PASSAGE TO READ:
________________
We thus would like to treat Design Space Analysis as a technique for representing design considerations and processes, not as a theory of design practice. However, any notation carries with it implications for the task processes it supports. One interesting aspect of the development of FLUID has been the resulting observations about Design Space Analysis and its implicit model of design.
The case studies in FLUID note that the material has been adapted to serve the training wheels role: the original designers did not necessarily represent their designs in this way. However, design documentation normally rationalizes design history to highlight key decisions [15]. The FLUID tutorial also notes that Design Space Analysis can be useful in other specific roles during design [2].
In the next section we describe a walkthrough of a session with FLUID as a typical learner might experience it. This raises interesting questions about how we learn to design and how teaching might mediate and extend the learning process. In section 3 we discuss the Design Rationale for FLUID, including links to other current research on interactive tutoring systems and reflection about our design based on usability testing. In section 4 we present our observations on Design Space Analysis as a training wheels aid for learning user interface design, including notes on what we learned about DSA through the process of specifying its use in the FLUID Tutorial. The concluding section outlines our current work to deploy and generalize the FLUID system.
FLUID is a learn-by-doing system in which the central learning task is a design exercise. Currently, the learner is asked to be the user interface designer of an interface which makes it easy to place, move and rotate furniture objects in a virtual room, using a standard mouse for direct manipulation. This exercise is adapted from a project report by Stephanie Houde of Apple Computer [9].
Initially, the learning task is presented by a team Manager character appearing in a video window. The learner also meets the client (a furniture shop manager), as well as two other characters who will offer advice during the design process - a Tutor on DSA and a senior Designer. Figure 1 shows the Manager and Tutor pointing out various aspects of FLUID that the learner may wish to explore.
Figure 1. The Tutor and the Manager, introducing the student to the project.
Typically, learners will work through the DSA Tutorial first, although they are free to move back and forth amongst the other components including a Library of worked cases, a Table of Concepts and the design Workbench in which the exercise is carried out (all discussed further below).
The Tutorial introduces the concepts of Design Rationale, DSA, and the DSA notation. In addition, the Tutorial contains some real life "war stories", identifies some disadvantages of DSA, summarizes the different roles that DSA takes on during design, and offers guidelines as to when it is (and is not) advisable to use DSA. The prototype case Library currently contains a single exemplar system, adapted to use the vocabulary and process of DSA. This case is about the design of a device for easy rotation of an object about an arbitrary axis in 3-D space [6]. For the exercise and the worked case, we deliberately chose two related topics to make it easier for the learner to apply the lessons from the case study. Figure 2 shows data from usability testing in the case study (the case study also contains a video clip of a 1981 3-D rotation device [7]).
________________
RECORD EXCERPTS:
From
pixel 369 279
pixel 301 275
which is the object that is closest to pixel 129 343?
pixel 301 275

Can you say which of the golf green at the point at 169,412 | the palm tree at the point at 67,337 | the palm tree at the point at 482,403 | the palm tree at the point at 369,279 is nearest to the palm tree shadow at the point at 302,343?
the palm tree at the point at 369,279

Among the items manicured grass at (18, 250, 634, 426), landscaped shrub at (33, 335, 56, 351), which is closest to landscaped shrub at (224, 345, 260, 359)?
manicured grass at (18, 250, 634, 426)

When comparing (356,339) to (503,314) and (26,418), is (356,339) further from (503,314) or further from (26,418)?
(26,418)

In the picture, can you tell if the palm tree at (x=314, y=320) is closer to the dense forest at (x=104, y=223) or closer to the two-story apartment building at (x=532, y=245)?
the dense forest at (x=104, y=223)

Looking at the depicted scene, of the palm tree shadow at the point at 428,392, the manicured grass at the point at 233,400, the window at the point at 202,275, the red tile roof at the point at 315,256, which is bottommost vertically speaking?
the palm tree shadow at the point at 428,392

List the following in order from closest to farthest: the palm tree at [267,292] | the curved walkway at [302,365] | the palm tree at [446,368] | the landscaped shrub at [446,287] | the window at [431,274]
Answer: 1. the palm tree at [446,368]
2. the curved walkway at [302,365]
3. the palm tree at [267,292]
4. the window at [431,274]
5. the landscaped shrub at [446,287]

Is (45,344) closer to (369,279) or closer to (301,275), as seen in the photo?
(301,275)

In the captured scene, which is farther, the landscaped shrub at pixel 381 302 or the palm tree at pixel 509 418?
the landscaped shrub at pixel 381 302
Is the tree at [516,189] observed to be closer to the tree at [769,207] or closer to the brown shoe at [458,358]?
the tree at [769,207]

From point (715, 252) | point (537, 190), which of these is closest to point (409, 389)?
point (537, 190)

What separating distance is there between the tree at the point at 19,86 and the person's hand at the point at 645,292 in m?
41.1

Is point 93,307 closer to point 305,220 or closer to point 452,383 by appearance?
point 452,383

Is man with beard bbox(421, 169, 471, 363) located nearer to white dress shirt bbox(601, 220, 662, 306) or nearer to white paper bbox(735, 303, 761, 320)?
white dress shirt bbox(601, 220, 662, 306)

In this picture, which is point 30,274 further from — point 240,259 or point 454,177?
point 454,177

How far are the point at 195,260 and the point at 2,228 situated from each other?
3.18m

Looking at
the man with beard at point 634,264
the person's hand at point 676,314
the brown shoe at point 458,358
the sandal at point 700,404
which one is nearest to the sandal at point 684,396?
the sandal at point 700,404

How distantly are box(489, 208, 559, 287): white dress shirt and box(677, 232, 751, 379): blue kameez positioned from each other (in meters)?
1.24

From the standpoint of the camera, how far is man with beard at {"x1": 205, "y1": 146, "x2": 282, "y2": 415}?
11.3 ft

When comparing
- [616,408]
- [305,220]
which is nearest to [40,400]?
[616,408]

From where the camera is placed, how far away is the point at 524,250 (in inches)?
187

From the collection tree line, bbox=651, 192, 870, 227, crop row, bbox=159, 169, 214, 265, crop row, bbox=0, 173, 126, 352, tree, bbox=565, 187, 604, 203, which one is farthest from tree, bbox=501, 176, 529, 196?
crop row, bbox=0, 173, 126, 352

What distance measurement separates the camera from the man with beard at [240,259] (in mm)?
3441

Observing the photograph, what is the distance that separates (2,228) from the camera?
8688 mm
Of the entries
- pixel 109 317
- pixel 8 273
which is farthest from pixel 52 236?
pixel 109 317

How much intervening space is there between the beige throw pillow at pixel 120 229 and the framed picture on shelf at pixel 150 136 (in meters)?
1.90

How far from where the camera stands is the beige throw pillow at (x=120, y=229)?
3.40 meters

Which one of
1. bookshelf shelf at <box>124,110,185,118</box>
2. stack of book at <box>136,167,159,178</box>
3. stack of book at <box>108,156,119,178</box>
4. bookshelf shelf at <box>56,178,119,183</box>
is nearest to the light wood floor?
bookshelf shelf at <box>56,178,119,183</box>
________________
GIVEN PROBLEM: Write the next part of the passage on the FLUID design tutorial, starting right after its final sentence.

RESPONSE TO THE TASK:
Figure 2. A case from the exemplar Library.
The FLUID design Workbench provides the
standard tools of DSA, including a DSA diagram
to describe the design Issues (footnote3)
,
Options, and Criteria, a usage Scenario to
describe typical interactions in narrative form,
and a design history log which we can use later
to show the learner's actions. In addition to the
Tutor, Manager, and senior Designer, the learner
can also access a group of Users; they report on
the usability of the emerging design. The
comments of the users are taken from usage data
in the published report [9]. A Demonstration is
available, to take the learner step-by-step
through the basics of filling in a DSA diagram in
the Workbench. Figure 3 shows the various
navigation and guidance features.
In the introduction of the design exercise, the
Manager presents an initial idea for the interface
(corresponding to the starting point in [9]). The
initial usage Scenario repeats the Manager's
description, and the DSA diagram likewise is
seeded with this initial information. If learners
request a user test at this point, the Users4 will
tell them that more details will need to be filled
in about how the interface works. To add detail
or change the current design, learners edit the
usage Scenario and the DSA diagram. By
selecting a set of design choices, the learner can
form a new design Alternative and present it to
the Users.
The bottom left shows
the FLUID components: Table of Concepts, Tutorial,
Case library, and Design Workbench.
For example, Figure 4 shows the state of a
design after the learner has recognized one of the
limitations of the initial idea. In the initial idea
(as presented in [9]), a hand-shaped cursor is
used to directly manipulate points on the
furniture objects, each point corresponding to a
different action such as lifting, sliding and
rotating. In practice, users had divergent
expectations about which part of an object would
correspond to a particular movement. The design
team introduced "narrative handles", hands
which appeared on an object and indicated, by
their orientation, the movement invoked by
selecting them.
Figure 4. the FLUID Design Workbench.
To add this Option as a possible choice for a new
design, the learner must edit the usage Scenario
to describe a new style of interaction and then
edit the DSA diagram to record this choice
(these edits can be in either order). In Figure 4
the learner is adding the Option ‘Clickable boxes
on objects' as a new solution to the Issue called
‘What focus-object metaphor to use?'.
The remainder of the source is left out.